• EXERCISES TO COMPLETE:
(1) Decide whether each statement below agrees with the article on generational investing: (a) Baby Boomers are the people born between 1946 and 1964; (b) a survey found that 30% of Millennials prefer stocks to cash as an investment; (c) 49% of Millennials expect investment opportunities to improve. Answer each with yes or no, followed by the words of the article that settle it, quoted exactly.
(2) Reproduce word for word the stretch of the article on generational investing from "The majority of" through "play in investing?".

• EXTRACT:
----

The world changes with the speed of lightning thanks to technological progress. A few decades ago we were getting familiar with non-contact payments with credit cards and nowadays we can use virtual currencies for that. For Baby Boomers and Millennials, who were born in the 1940s-1980s, it was hard to get used to mobile phones and computers when they became a commodity. However, about generation Z, children born after 1997, we can say ‘ they are born with tablets and smartphones in their hands ’. They quickly assimilate new skills, and even babies know what button to click to watch the cartoons.
Has this age difference affected the preferences towards things to invest in? How do Baby Boomers care about their retirement and how do Millennials prefer to increase their holdings? Let’s find out.
The difference between the Boomers’ and Millennials’ values
Different ages grow in different economical situations. Thus, they care about money and investing in different ways. Millennials are more concerned with education and careers than boomers, who are centered on retirement benefits. So it’s no surprise that their investment objectives differ.
According to Raconteur, 66% of asked Millennials believe investment opportunities will improve over the next 12 months. In comparison, only 49% of baby boomers answered similarly to the same question.
The majority of millennials consider themselves experts when it comes to investing. A mere 23% of boomers were able to answer the same.
What role do generational factors play in investing?
The way Boomers invest
The Baby Boomers, or those born between 1946 and 1964, are mostly retired or about to retire. In spite of the fact that financial professionals regularly recommend reinvesting retirement funds in safe assets like bonds and money market funds, many Baby Boomers ignore that advice. Over 8% of them solely invest in stocks, while nearly half have riskier allocations than analysts recommend.
Since the recent run-up in the market, this strategy has paid big dividends. The number of millionaires has reached an all-time high, largely as a result of Boomers aggressively investing their retirement money.
Millennials and their preferences
Younger Millennials may still be in college, while their elders are approaching 40. It might surprise you that Millennials are more conservative investors than Gen X-ers. According to a survey, 30% of them prefer cash as an investment over stocks, real estate, or bonds.
Socially responsible investing has been largely influenced by the millennial generation, which looks for funds and companies that have certain environmental, governance, and social goals. The Millennial generation tends to lean toward simple investments such as target-date mutual funds and exchange-traded funds.
Factors that affect Millennials’ behavior
Global and national economies are greatly affected by the millennial generation. They are estimated to control 30% of retail spending in America by 2020, up from 13.5% in 2013. According to Fung Business Intelligence Centre estimates.
1. There is money coming in, but it’s not necessarily going out.
Since 2000, Millennials’ mean incomes have decreased. Working millennials face a significantly higher cost of living. At the same time, national minimum wages and other income indicators are falling. Although Millennials account for a large portion of the national population, they do not have a large disposable income. After a wealth transfer, this may have a profound effect on purchasing behaviors.

----

• ENTRIES PROVIDED:
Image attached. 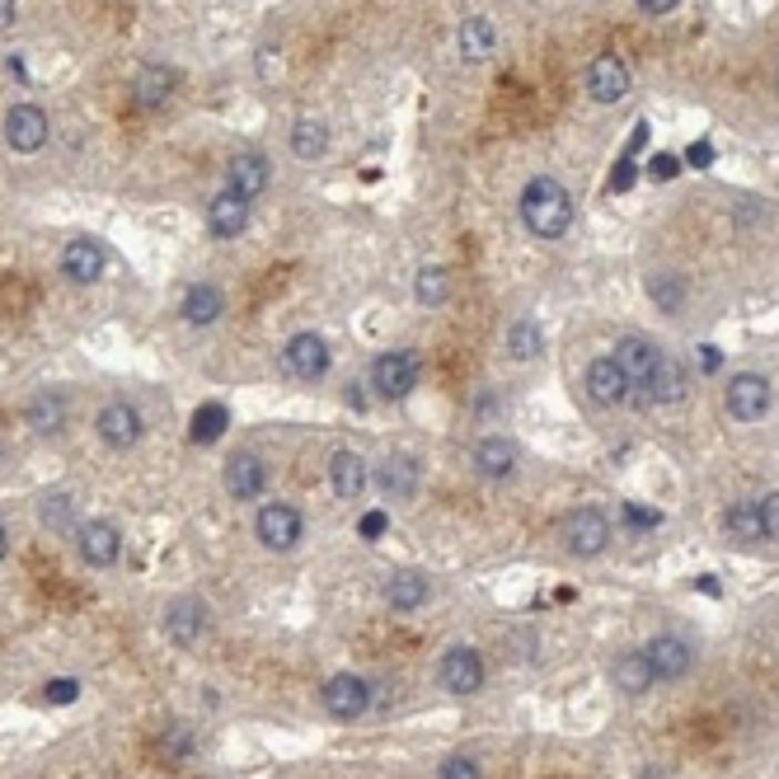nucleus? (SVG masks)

----

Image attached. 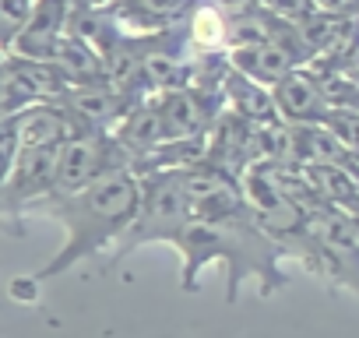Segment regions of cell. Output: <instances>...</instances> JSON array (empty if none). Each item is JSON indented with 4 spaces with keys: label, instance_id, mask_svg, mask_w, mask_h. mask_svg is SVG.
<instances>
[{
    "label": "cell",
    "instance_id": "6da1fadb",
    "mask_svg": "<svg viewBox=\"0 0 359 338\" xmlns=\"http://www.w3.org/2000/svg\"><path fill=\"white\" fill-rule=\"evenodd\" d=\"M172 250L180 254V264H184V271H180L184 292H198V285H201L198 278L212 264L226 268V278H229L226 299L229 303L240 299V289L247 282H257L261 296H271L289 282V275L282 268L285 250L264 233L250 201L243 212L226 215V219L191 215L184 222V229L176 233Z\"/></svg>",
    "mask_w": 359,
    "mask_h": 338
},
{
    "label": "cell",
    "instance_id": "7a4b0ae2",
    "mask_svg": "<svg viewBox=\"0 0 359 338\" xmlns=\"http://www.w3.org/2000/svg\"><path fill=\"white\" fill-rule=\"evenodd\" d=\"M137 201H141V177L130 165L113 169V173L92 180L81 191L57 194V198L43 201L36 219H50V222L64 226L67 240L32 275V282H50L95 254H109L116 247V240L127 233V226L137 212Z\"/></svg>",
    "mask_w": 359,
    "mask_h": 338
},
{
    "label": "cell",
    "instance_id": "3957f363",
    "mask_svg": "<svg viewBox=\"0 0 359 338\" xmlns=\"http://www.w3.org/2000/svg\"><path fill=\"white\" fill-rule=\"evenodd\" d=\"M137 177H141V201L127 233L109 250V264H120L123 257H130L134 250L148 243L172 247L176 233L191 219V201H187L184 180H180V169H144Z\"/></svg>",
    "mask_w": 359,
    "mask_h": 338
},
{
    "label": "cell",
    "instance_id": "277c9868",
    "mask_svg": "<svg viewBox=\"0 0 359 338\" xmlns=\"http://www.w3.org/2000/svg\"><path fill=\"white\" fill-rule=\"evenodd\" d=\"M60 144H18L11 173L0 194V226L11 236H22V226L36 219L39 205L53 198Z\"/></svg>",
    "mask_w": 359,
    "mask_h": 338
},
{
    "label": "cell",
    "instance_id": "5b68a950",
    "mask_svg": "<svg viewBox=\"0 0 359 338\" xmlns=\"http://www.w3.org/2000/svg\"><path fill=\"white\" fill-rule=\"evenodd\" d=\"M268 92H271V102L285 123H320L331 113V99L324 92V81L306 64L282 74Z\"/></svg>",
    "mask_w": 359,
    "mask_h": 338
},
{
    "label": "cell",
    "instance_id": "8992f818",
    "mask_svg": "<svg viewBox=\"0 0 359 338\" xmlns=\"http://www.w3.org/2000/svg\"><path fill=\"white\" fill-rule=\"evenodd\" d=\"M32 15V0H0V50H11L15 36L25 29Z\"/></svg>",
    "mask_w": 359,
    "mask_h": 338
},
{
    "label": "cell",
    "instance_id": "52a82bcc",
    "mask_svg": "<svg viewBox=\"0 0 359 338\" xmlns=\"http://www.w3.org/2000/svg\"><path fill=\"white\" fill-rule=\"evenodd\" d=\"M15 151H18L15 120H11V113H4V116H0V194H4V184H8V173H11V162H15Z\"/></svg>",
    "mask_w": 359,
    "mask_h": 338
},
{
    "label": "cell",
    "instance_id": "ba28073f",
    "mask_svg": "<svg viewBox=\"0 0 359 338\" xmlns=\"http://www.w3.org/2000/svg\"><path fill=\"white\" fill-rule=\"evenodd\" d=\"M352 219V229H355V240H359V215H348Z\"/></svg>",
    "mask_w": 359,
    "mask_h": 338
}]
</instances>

----

• WRITTEN ANSWERS:
(1)
(a) Yes: "The Baby Boomers, or those born between 1946 and 1964"
(b) No: "30% of them prefer cash as an investment over stocks, real estate, or bonds"
(c) No: "66% of asked Millennials believe investment opportunities will improve over the next 12 months"

(2)
The majority of millennials consider themselves experts when it comes to investing. A mere 23% of boomers were able to answer the same.
What role do generational factors play in investing?